The author is married to Anita Raja, the woman identified as writing under the pen name of Elena Ferrante (I've read and written about her Neopolitan Quartet). One of her first books, The Days of Abandonment is, according to the NYT review of this book, the story of a woman with two children whose husband leaves her for a younger woman. Ties widens that story to include the husband's point of view, as well as those of the adult children.
The first chapter is Vanda's terror and rage at being left; Aldo then takes us to the present when they are in their 70s and we learn that after four years with Lidia, Aldo returned to the family. He describes a bit of their present life: the children have grown and left home, the two are about to leave for a week at the beach, and he has a couple of unpleasant exchanges when he is cheated of money. They have a pleasant vacation but return to terrible chaos in their apartment: all their belongings are smashed and ruined, papers and pictures destroyed, but neither cash nor jewelry was taken. Aldo encourages Vanda to go to sleep while he begins cleaning up.
He sees the letters Vanda wrote to him when he left and relives those times. It's hard to say who is ultimately more unpleasant. Aldo who abandoned his wife and children, because the times dictated that you should not deny your passion? A man who thought he was only betraying his wife and this decision had nothing to do with his children? Or Vanda who makes it clear when he returns that he has no say in the household or questions of raising the children and that if he disagreed with her, he could get out?

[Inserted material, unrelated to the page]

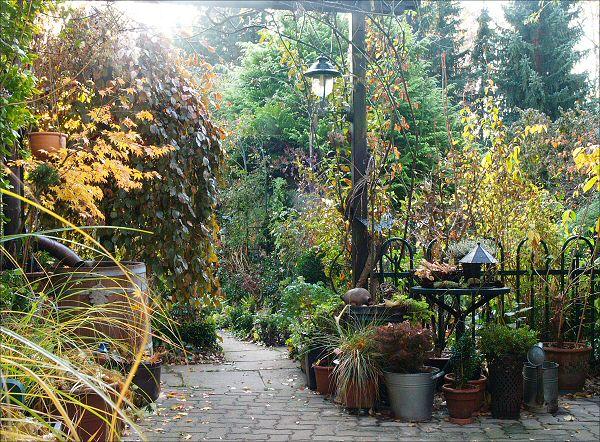 Dekorativer Garten mit Fliederspeer
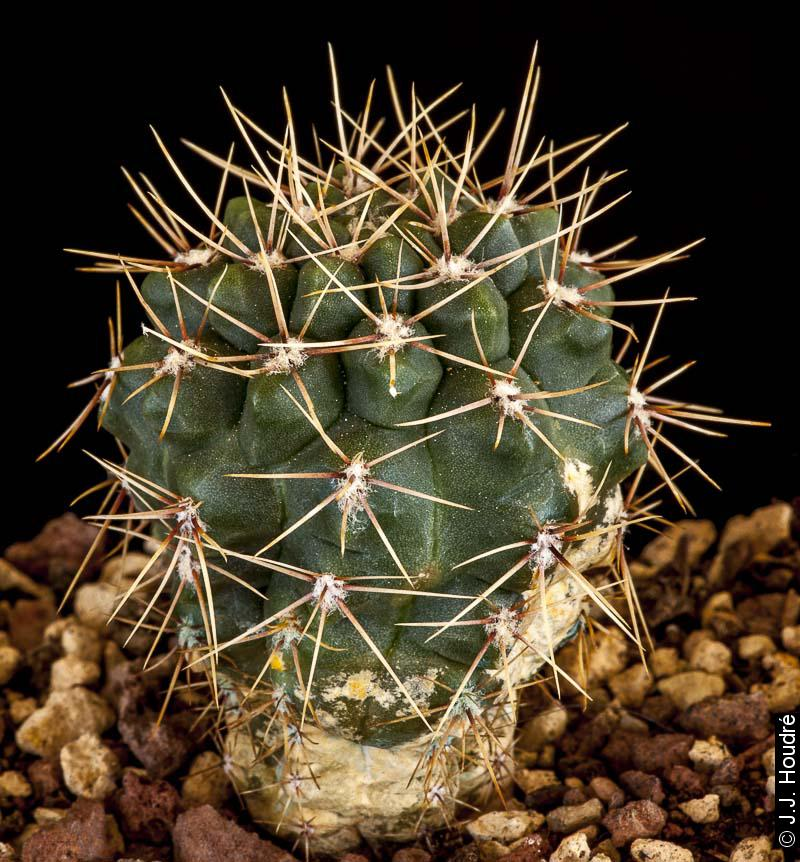 Gymnocalycium platense v. ventanicola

This short book succeeded in making me feel uncomfortable and not enlightened. I looked back at what I wrote about the Neopolitan Quartet and each of them, along with intense and minute considerations of what each party to a dispute thought and felt, had references and evocations of the wider world and how we live in it.
Domenico Starnone, Ties, Europa Editions, 2017, 144 pages (I read the Kindle version). Available at the UVa and public libraries and from Amazon.
I believe that D.S. simply published in his book his wife’s real letters that she sent him during their time of crisis and were the basis for the Days of Abandonment but in a more polished revised and modern approach to women’s strong characteristics, as she reinvent herself and not going back to her husband. Since Anita/ Elena already published the Days of Abandonment he then could publish his version again using her letters, without causing any damage to her work and gain a good start for his book.